Adını sahip olduğu bol su yataklarına borçludur. Eskiden dört adet su değirmeni ve su ile çalışan bir yağ atölyesi vardı. Köyden bakıldığında Geras körfezi ve ovanın manzarası muhteşemdir. Yeniden çalıştırılan Mylelia’daki 250 yıllık su değirmenini ziyaret etmelisiniz. Bölgede ismiyle ün yapan yerel ürünler de satılmaktadır.
Şehrin biraz dışındaki Pigi ve Komi köyleri; boğa panayırı ile tanınırlar. Meydanlarında çınar ağaçlarının altında müşterilerine kahve keyfi sunmaktadırlar.
Thermis plâjından sadece birkaç kilometre mesafede Mystegna ve Nees Kydonies köylerini bulacaksınız. Mystegna pembesi taşı ile bilinir. Her iki köyde de; gerek konaklama alanında gerekse bir volta atmakta çok farklı seçenekler vardır. Bölgenin en güzel ve özel yemeği korda pişmiş ahtapot’dur.
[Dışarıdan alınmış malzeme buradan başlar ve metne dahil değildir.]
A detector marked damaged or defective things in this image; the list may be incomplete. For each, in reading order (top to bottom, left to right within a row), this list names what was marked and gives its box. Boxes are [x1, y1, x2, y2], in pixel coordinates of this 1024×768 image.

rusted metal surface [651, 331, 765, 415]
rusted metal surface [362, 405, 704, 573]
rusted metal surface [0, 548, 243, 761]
Yerli ve yabancılar adanın en lezzetli ahtapotun burada pişirildiğini söylerler.
Loutropolis belediye sınırlarına girerken karşılaşacağınız ilk yerleşim alanı olan ve eski Midilli şehrinin 11 km kuzeyinde kalan Pyrgi Thermis; bugün adından da anlaşılacağı üzere aynı adı taşıyan kuleleriyle tanınmaktadır. Kuleler mimari ihtişamlarıyla hâlâ görkemlerini korumaktadırlar. Müstahkem konut olarak ve varlıklı Midilli’li ailelerinin tatillerini geçirdikleri kırsal gayrimenkul merkezleri olarak kullanıldılar.
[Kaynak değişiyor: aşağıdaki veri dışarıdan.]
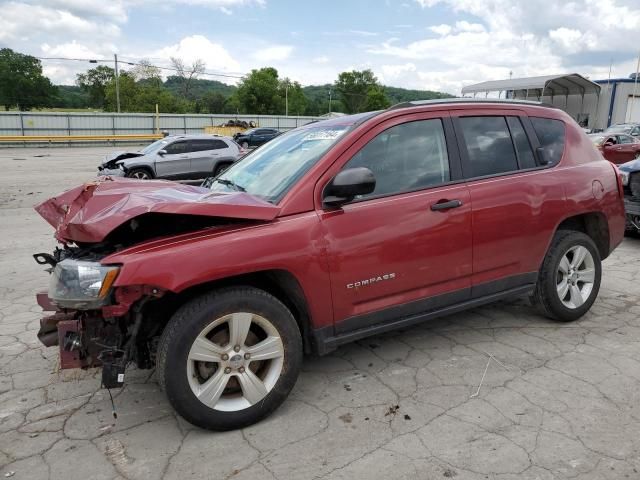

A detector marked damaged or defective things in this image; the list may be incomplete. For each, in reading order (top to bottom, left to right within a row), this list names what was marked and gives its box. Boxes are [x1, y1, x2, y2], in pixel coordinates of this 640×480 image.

deployed crumpled fender [35, 176, 280, 244]
damaged hood [35, 177, 280, 244]
broken headlight [49, 260, 119, 310]
crushed front end [34, 246, 165, 388]
cracked concrete ground [1, 147, 640, 480]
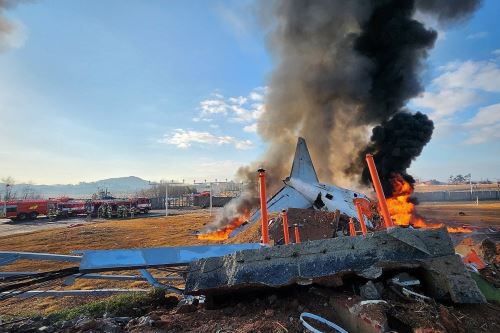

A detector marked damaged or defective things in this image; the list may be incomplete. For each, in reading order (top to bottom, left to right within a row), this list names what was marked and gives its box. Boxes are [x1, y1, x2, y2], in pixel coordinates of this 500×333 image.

crashed airplane [231, 136, 372, 237]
Turistler için popüler bir toplanma yeri olan Thermis plâjı; plânlı limanı, renkli balıkçı tekneleri, seramik döşeli rıhtımı ve geleneksel kafeleri ile ilgi çekmektedir.
Plâjın üst tarafında, Karyes tepesinde Aziz Rafail Manastırı bulunmaktadır. Bu manastıra binlerce inanan dünyanın dört bir yanından gelmektedir. İki katlı kilisede müthiş bir ikona ile aziz şehitlerin emanetleri korunmaktadır ki bunlar; Aziz Rafael, Nikolas ve İrene’dir ve ikonaların da mucizevî bir şekilde bulundukları söylenir.
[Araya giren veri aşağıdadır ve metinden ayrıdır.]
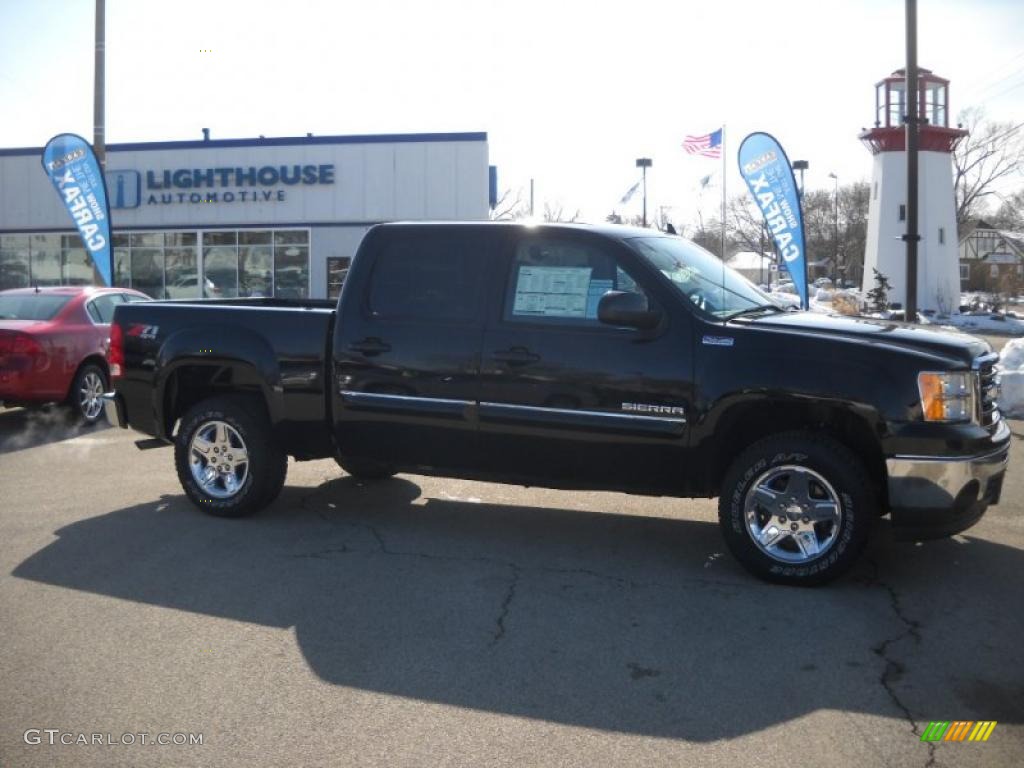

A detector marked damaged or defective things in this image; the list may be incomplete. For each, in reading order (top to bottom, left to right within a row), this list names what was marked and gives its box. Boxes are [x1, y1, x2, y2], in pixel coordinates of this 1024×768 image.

crack in pavement [860, 561, 933, 768]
Ünlü cazibe merkezlerinden birisi de 10.yy’da inşa edilen “Sarlıtza Pallas”dır. Uzun yıllar adanın en ünlü oteli olarak hizmet verdi. Bugün; kullanılmamasına rağmen Roma dönemi ihtişamını hala Thermi’ye yansıtmaktadır.
Erken ve Orta Tunç Çağı zamanında, organize bir yerleşim merkezi olan Thermi; “Truva Medeniyeti” merkezlerinden biriydi. Bulguların sayısı ve kalitesi; zamanında buranın ne kadar önemli bir yerleşim alanı olduğunu göstermektedir.
Bölge bu adı kullanmaya; Roma ve Yunanlıların kaplıcaların iyileştirici özelliklerinden istifade ederek hamam (banyo) inşa etmeleriyle başladı. Bunun canlı örneği; kaplıcalarla çalışan hamamlardır. Thermis plâjı boyunca sıcak kaplıca suyu ile çalışan hamamlar bulabilirsiniz. Kaplıca suyu sıcaklığı 46,9 santigrat dereceyi bulmaktadır.
Şehrin merkezinde ilerlerken; geleneksel binaların duvarlarındaki mermer kabartmalar, evlerin arka bahçelerindeki antik sütunlar, plâjlarda karşılaşacağınız seramik parçalar, mekâna kutsallık katan kilise ve manastırlar dikkatinizi çekecektir.